IMAGe Brown Bag- Statistical-based Compression of Climate Model Output

04/06/2016 - 12:00pm to 1:00pm
ML- Chapman Room

Stefano Castruccio
Newcastle University

Wednesday, April 6, 2016
Mesa Lab, Chapman Room
(Bring your lunch)

An active area of research at NCAR focuses on how to compress climate model output to mitigate the storage pressure from the ever increasing quantity of data from modern ensembles. Current research mostly relies on lossy algorithms for both the CESM1 ensemble for the CMIP5 experiment and, most recently, the Large Ensemble Project. Lossy algorithms are based on truncation of significant digits in the output, achieve a compression rate of at most 1:5, and have been shown to be indistinguishable from internal variability of an ensemble for many quantities.

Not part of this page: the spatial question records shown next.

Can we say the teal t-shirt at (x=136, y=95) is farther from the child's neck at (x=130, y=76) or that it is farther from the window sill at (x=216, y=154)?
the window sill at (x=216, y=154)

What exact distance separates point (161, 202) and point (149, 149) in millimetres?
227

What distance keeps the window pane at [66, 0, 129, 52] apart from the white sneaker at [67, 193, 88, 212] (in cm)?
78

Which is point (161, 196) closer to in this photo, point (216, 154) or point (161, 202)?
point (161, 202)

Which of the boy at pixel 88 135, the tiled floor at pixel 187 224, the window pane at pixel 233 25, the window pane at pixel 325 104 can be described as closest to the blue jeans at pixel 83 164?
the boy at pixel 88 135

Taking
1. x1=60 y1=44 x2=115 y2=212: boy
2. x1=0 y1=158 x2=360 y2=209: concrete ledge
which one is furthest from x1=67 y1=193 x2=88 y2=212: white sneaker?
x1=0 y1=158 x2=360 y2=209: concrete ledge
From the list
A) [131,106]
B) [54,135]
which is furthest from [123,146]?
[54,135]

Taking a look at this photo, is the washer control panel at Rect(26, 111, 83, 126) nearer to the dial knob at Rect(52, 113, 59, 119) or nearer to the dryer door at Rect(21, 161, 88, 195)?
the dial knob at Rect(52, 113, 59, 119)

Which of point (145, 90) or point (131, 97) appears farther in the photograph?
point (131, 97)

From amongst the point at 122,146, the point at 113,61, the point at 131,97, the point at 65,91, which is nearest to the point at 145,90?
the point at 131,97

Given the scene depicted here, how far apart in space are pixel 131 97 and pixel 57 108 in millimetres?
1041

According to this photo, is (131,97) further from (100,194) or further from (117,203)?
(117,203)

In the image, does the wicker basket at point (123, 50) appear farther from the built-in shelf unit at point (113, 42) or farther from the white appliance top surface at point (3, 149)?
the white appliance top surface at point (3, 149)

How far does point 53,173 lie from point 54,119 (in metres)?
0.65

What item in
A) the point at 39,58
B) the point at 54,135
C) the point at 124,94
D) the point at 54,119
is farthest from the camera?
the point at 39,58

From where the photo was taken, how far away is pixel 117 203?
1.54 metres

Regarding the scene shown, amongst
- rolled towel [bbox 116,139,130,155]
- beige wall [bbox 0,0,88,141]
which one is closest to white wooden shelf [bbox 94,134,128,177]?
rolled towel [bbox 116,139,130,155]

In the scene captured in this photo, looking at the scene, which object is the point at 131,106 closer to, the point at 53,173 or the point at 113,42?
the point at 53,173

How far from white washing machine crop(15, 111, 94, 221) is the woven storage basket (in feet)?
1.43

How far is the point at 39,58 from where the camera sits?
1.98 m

In this talk, we propose a different, statistics-based approach to data compression which achieves compression rates between one to two orders of magnitude higher than the lossy approach. The key idea is to fit a space-time statistical model to the variability around the mean in an initial condition ensemble, and to regard the parameter estimates as the compressed data. I will discuss the advantages and disadvantages of this approach, and further extensions to tailor compression schemes that preserve only some local (but crucial) properties of the original output.